The ACG Founders’ scholarship has been so valuable in ensuring optimal focus on study in 2022. I love my part-time job as the Senior RA of Lisa Bellear House but having extra time to focus on university study or developing individual coding projects has been so valuable. I was also able to purchase some technical equipment which made assignments and personal coding projects easier to complete.
How quickly did you settle into life in Melbourne?

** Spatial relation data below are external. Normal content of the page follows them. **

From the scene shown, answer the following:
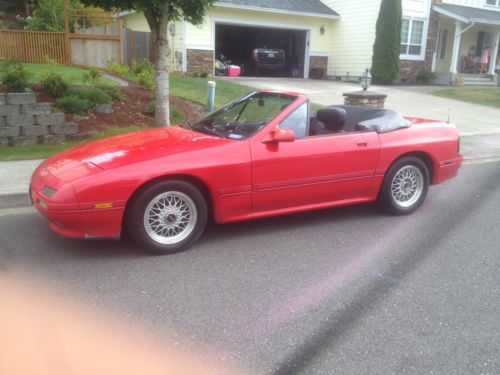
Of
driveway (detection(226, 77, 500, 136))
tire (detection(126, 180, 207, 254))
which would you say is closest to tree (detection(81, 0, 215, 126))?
tire (detection(126, 180, 207, 254))

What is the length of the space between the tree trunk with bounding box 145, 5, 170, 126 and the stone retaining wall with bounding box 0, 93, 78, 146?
1488 mm

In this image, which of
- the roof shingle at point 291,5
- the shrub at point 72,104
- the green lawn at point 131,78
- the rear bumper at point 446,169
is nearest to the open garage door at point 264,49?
the roof shingle at point 291,5

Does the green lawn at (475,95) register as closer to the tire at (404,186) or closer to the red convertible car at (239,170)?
the tire at (404,186)

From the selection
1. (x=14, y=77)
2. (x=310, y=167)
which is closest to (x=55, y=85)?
(x=14, y=77)

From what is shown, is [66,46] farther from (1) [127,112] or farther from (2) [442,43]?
(2) [442,43]

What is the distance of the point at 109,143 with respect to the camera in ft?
15.4

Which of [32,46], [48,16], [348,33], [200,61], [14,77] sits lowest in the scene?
[14,77]

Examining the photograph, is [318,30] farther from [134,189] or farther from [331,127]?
[134,189]

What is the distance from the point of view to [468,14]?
22109 mm

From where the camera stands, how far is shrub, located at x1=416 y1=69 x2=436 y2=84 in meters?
22.0

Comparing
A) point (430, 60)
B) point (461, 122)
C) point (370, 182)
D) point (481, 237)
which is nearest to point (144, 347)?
point (370, 182)

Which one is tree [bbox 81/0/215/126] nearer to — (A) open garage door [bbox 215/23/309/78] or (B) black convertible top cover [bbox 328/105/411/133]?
(B) black convertible top cover [bbox 328/105/411/133]

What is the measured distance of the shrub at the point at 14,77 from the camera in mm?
7797

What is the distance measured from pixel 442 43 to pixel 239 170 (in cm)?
2376
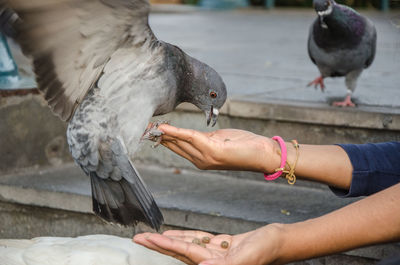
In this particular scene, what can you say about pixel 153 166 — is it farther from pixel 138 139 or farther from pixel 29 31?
pixel 29 31

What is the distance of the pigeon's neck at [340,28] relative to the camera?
379 centimetres

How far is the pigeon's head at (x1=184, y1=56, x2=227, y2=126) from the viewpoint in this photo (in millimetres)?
2541

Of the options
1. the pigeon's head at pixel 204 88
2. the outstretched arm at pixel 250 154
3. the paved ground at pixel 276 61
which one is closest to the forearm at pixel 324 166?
the outstretched arm at pixel 250 154

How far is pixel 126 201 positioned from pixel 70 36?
24.5 inches

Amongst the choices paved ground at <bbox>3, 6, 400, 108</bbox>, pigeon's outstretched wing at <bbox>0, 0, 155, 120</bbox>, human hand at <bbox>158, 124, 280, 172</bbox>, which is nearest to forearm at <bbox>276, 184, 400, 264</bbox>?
human hand at <bbox>158, 124, 280, 172</bbox>

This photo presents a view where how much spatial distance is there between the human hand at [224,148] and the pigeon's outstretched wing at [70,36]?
1.12ft

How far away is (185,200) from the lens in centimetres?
306

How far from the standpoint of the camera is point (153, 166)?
367cm

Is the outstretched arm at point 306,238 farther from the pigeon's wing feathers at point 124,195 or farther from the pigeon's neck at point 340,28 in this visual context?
the pigeon's neck at point 340,28

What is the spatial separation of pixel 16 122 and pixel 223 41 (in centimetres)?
438

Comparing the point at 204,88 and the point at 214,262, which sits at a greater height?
the point at 204,88

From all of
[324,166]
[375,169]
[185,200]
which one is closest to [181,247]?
[324,166]

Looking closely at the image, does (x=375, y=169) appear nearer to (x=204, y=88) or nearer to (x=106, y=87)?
→ (x=204, y=88)

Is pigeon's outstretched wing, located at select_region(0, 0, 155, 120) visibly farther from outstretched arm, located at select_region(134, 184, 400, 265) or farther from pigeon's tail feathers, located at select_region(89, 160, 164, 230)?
outstretched arm, located at select_region(134, 184, 400, 265)
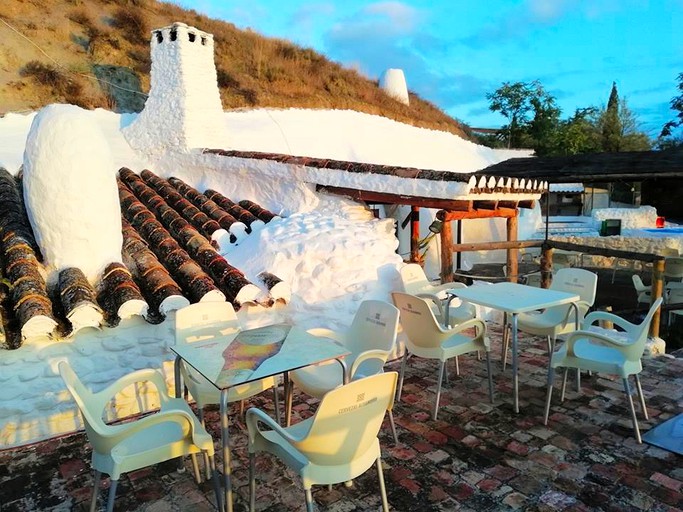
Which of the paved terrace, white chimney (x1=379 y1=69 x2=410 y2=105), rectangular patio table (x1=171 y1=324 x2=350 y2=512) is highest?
white chimney (x1=379 y1=69 x2=410 y2=105)

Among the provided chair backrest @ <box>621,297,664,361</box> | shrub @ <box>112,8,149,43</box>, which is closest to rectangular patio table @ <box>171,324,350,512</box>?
chair backrest @ <box>621,297,664,361</box>

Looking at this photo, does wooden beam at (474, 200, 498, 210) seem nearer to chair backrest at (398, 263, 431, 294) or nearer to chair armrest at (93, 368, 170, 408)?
chair backrest at (398, 263, 431, 294)

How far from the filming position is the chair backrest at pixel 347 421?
2.21 meters

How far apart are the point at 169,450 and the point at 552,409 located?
10.4 feet

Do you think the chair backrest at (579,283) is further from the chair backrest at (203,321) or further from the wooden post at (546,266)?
the chair backrest at (203,321)

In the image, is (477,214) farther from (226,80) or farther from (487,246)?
(226,80)

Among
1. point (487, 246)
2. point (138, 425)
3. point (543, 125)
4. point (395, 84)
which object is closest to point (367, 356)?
point (138, 425)

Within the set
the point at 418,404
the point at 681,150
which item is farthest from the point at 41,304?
the point at 681,150

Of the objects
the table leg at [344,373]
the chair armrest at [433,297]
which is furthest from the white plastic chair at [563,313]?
the table leg at [344,373]

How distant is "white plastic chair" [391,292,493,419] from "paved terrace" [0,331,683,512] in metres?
0.38

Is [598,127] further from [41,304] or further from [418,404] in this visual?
[41,304]

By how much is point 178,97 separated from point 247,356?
6.32 meters

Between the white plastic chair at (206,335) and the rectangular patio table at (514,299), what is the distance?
6.68 feet

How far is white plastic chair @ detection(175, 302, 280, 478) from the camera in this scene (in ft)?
11.1
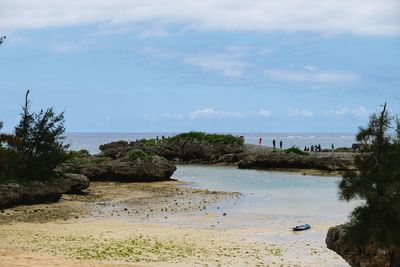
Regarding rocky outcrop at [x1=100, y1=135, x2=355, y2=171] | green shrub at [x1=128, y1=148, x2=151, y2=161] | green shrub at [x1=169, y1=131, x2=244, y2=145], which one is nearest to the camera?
green shrub at [x1=128, y1=148, x2=151, y2=161]

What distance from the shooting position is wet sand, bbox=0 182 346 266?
18.8m

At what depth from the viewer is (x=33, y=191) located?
35.5 metres

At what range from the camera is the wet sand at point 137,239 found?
61.7 ft

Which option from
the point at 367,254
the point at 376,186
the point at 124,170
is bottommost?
the point at 367,254

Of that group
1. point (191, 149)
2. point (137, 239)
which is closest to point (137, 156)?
point (137, 239)

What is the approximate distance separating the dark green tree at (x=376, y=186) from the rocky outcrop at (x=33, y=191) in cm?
2276

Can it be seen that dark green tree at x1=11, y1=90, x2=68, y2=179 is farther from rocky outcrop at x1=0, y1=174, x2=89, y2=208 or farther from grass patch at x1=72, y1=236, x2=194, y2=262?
grass patch at x1=72, y1=236, x2=194, y2=262

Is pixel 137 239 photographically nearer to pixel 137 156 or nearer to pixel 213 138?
pixel 137 156

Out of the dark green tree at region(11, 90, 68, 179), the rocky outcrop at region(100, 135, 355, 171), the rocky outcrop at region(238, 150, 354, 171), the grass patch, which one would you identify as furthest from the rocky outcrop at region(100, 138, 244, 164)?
the grass patch

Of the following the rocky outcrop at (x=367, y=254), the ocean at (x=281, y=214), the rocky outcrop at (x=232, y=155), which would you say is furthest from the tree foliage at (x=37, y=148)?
the rocky outcrop at (x=232, y=155)

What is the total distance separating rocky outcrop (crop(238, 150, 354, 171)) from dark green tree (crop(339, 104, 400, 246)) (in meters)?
57.3

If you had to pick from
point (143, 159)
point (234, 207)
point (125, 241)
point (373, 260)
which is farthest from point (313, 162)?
point (373, 260)

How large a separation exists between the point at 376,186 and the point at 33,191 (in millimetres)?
25088

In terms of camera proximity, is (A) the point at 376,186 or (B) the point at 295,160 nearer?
(A) the point at 376,186
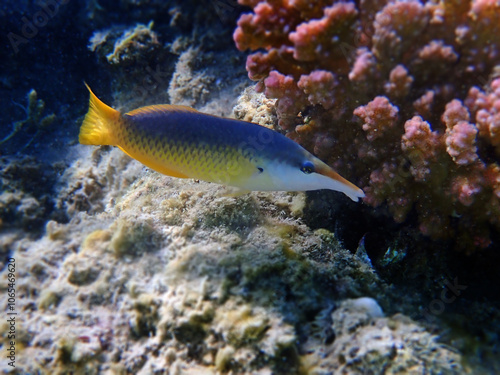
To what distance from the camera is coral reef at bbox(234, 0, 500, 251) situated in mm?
2064

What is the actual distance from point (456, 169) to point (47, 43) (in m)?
7.25

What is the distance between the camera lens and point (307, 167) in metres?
2.27

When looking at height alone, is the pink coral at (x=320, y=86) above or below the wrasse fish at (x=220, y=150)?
above

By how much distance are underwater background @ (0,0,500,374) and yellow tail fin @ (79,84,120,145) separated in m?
0.68

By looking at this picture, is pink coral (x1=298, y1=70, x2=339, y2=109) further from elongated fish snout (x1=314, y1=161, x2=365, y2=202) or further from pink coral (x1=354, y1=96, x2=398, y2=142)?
elongated fish snout (x1=314, y1=161, x2=365, y2=202)

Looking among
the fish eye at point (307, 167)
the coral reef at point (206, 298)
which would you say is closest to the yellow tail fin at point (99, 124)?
the coral reef at point (206, 298)

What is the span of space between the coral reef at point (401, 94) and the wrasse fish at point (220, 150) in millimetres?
592

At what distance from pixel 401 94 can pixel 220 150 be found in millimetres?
1405

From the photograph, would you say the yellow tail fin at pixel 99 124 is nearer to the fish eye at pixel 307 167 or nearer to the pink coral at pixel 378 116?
the fish eye at pixel 307 167

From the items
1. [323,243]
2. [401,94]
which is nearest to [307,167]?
[323,243]

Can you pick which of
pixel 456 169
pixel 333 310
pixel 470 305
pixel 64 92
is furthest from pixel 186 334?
pixel 64 92

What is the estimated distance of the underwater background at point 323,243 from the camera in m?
1.83

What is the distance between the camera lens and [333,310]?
6.29 ft

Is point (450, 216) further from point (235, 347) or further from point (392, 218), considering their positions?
point (235, 347)
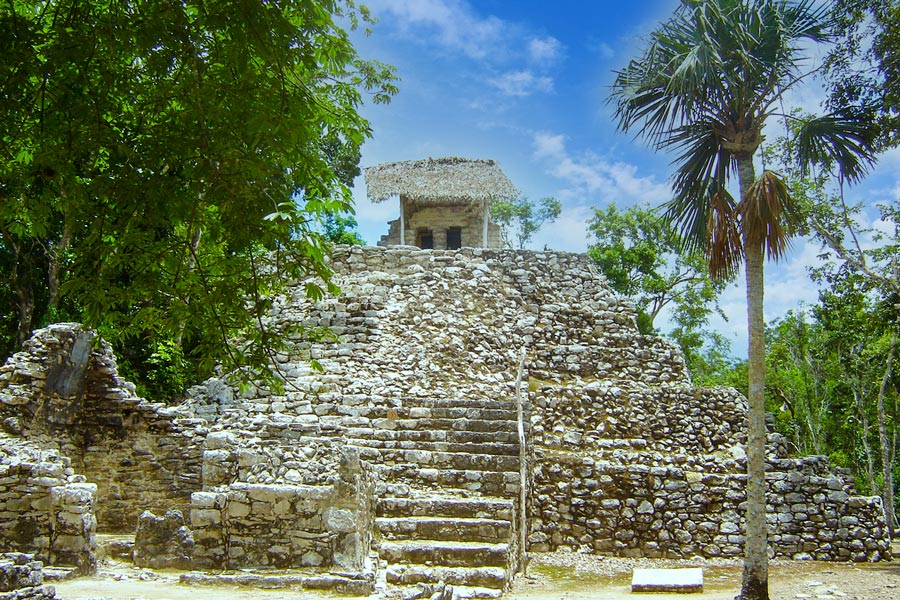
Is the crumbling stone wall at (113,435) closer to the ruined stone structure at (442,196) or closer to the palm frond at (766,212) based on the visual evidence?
the palm frond at (766,212)

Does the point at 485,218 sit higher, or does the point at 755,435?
the point at 485,218

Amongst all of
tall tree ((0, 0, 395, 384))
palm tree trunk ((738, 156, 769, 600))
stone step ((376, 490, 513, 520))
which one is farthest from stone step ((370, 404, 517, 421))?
tall tree ((0, 0, 395, 384))

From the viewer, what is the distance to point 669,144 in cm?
905

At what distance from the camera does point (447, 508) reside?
28.5ft

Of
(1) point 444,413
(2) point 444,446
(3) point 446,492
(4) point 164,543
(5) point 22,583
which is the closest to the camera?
(5) point 22,583

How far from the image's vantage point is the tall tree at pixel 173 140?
3920 millimetres

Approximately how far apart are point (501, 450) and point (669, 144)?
448cm

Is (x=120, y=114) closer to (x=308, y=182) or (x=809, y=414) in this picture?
(x=308, y=182)

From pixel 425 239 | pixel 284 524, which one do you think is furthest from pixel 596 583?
pixel 425 239

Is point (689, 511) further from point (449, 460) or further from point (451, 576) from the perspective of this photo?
point (451, 576)

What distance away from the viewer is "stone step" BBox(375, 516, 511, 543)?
824 cm

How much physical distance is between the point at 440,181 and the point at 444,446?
12682mm

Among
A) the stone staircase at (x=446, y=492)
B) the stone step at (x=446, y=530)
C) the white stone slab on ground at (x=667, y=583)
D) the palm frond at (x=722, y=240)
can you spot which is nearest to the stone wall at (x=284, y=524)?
the stone staircase at (x=446, y=492)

I was apprehensive about moving to a new country but thanks to the support of the university, getting involved with student life, and developing some significant friendships, I’ve loved settling in. The year came with a lot of personal growth and opportunities to highlight the values I appreciate. I learnt that if you get involved in clubs, councils or sports teams your network will grow quickly. Attending tutorials and volunteer classes is also a great way to stay ahead and meet like-minded people.
What have you enjoyed most so far?
Learning such a diverse amount about the technology sector! In ‘Linear Algebra’, we used MATLAB as a modelling tool. In ‘AI, Ethics and the Law’ we examined the prevalence of artificial intelligence and debated the ethics of it becoming commonplace. Meanwhile in coding subjects, I practiced algorithm development, Python, C++, and big O notation.
What were the challenges?
Large-scale coding projects have been the most challenging aspect of my degree thus far. Debugging a 500-line code to fix an error can be a tiring and tedious process. Lecturers are very particular, and it takes a lot of thinking, brainstorming sessions, and hand-drawn flow charts!
What are you looking forward to most in 2023?
This semester I’m taking some technical subjects to develop my knowledge of the programming language Java. Entering my second year as a Senior RA provides an exciting leadership opportunity to welcome a new year of residents. I’m also looking forward to competing in more hackathons and competitive programming competitions. Overall, I’m excited to gain knowledge and experience to progress toward working in the tech industry and developing tools to protect New Zealand’s cyberspace.
So, you’re still aiming to come back to New Zealand and work in cybersecurity?
Absolutely! My criminology and cybercrime courses have developed my understanding of the power of technology in criminal fields. Cyber security is so valuable in New Zealand – the NZ Government’s Computer Emergency Response Team responded to 2,333 cybersecurity threats in 2022. I’m excited to eventually be part of this protection.
But first you need to complete your studies. Will you stay in Melbourne for that?
Currently I love living in Melbourne but I’m excited to see where the future takes me. I’m interested in completing a post-graduate qualification at Cambridge University as I was inspired after connecting with the computer studies professors during the interview process and being offered a place in their undergraduate programme.
What advice would you give to other ACG students looking to study at the University of Melbourne?
The University of Melbourne curriculum requires enrolling in breadth subjects. These are subjects not part of your major to give you a more holistic perspective on your degree. My advice would be to use this opportunity to pick subjects that relate to the career you want. I’ve been taking criminology and digital law subjects, tying in with my goal to work in cyber security, which means I’ll graduate with a minor in criminology. I think it’s a valuable way to join the workforce with extra knowledge and experience.
*The ACG Founders' Scholarship is awarded not only on outstanding academic ability, but personal qualities for future success. It is open to any domestic ACG College student in New Zealand who plans to commence a course of university study the following year.